Earnings per share of $0.75 missed Wall Street's expectations by 10% and sales of $805 million fell 2% short, based on Bloomberg consensus data. Meanwhile, net income of $144 million dropped 43% year over year.
The New York-based commercial lender's decline was caused by an unexpected hike in acquisition and restructuring costs, including a $58 million after-tax charge related to the sale of some non-strategic Brazilian businesses, largely driven by currency headwinds.
"Excluding restructuring costs and the amortization of intangibles, operating expenses were quite a bit below the normal run rate due to lower employee costs and adjustments related to FDIC insurance premiums," CFO Carol Hayles said on the earnings call.

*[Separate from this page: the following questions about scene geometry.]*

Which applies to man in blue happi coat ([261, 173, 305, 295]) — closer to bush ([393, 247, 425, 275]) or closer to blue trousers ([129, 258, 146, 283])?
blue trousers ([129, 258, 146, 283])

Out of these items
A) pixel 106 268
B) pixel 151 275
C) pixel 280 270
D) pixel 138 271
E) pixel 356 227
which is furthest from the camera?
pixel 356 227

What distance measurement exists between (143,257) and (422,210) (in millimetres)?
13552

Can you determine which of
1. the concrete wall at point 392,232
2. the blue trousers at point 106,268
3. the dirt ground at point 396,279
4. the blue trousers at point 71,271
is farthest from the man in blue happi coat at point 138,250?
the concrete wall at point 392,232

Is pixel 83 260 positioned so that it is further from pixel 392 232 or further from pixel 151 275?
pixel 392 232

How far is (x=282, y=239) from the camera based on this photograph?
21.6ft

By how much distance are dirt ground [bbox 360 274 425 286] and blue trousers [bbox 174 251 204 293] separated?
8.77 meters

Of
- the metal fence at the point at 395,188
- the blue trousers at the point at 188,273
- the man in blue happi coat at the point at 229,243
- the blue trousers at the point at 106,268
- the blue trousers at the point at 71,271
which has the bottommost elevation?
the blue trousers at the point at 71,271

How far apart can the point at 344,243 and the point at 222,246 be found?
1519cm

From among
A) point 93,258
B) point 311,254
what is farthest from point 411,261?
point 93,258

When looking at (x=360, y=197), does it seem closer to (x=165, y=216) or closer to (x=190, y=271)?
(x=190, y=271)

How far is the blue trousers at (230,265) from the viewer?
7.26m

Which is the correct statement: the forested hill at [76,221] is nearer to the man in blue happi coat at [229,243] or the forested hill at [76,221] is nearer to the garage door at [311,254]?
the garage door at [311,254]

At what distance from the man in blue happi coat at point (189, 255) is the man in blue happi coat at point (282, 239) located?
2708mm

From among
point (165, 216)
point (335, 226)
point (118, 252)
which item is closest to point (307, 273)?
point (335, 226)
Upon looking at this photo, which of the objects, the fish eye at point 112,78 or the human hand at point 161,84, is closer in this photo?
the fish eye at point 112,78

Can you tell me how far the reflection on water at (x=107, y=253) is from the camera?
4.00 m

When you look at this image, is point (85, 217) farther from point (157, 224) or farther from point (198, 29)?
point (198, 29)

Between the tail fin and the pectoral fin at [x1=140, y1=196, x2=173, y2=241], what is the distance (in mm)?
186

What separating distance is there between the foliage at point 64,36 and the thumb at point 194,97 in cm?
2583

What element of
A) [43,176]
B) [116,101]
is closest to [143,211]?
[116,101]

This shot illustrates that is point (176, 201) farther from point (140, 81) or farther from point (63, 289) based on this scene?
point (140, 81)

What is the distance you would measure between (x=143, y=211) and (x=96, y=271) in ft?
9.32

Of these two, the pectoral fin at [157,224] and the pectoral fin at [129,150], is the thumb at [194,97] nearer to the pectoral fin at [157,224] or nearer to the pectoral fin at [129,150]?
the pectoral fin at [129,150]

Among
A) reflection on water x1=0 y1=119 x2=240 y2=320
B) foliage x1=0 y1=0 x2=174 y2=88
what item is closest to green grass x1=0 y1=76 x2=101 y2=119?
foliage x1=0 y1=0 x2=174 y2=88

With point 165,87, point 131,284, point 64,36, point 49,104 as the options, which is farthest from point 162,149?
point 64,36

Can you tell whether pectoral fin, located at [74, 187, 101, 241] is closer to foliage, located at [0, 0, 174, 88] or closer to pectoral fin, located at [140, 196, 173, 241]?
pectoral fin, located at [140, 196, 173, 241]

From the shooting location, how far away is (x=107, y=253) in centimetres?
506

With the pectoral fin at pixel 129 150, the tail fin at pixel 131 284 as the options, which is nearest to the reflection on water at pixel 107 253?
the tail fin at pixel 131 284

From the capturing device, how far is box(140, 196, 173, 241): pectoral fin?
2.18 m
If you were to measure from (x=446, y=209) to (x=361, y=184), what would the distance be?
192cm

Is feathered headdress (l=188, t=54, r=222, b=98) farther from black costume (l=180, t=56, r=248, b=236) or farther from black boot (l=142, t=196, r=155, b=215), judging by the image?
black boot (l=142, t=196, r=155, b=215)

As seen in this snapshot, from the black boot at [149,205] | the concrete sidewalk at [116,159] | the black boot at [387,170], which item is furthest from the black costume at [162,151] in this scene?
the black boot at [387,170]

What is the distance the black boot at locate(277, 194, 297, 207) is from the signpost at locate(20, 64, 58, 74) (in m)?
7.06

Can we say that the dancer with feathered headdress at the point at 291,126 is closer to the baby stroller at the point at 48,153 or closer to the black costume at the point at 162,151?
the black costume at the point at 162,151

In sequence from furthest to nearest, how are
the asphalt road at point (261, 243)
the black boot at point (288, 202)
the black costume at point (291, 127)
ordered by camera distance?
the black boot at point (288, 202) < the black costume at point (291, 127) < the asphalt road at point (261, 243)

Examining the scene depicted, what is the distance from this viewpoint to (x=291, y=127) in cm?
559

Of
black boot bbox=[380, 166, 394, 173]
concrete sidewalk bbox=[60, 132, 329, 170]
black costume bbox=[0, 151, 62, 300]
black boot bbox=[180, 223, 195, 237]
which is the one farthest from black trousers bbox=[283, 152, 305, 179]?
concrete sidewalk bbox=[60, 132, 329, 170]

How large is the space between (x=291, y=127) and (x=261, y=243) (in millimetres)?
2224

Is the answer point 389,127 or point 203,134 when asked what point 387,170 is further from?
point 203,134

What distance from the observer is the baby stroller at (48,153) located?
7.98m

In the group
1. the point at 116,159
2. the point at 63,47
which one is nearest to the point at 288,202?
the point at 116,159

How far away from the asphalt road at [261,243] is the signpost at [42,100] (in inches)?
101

Had it not been for such charges, CIT Group would have been comparably thrifty on the quarter, especially after scaling back employee costs, including bonuses, by about $20 million, Hayles said.
CIT also saw some of its leasing revenue dry up when some of its commercial planes needed to come off the market for repairs.
"We had a couple of planes that came off lease that needed to be kind of refurbished ... and caused elevated costs in the quarter," Hayles said. "That's the item that I said ... we wouldn't expect to recur at that level."
CEO John Thain, who's expected to retire this quarter, said CIT is focused on establishing itself as a purer commercial bank, which was reinforced with last year's acquisition of OneWest Bank and the sale of some of its Brazilian and Mexican operations.
CIT Group certainly does need to see a turnaround, as shares have fallen 38% over the last 12 months. And Wall Street appears confident the company can pull it off, as 62% of its listed analysts maintain Buy ratings and a price target of roughly $50, or 81% above Tuesday trading levels, according to Bloomberg consensus data.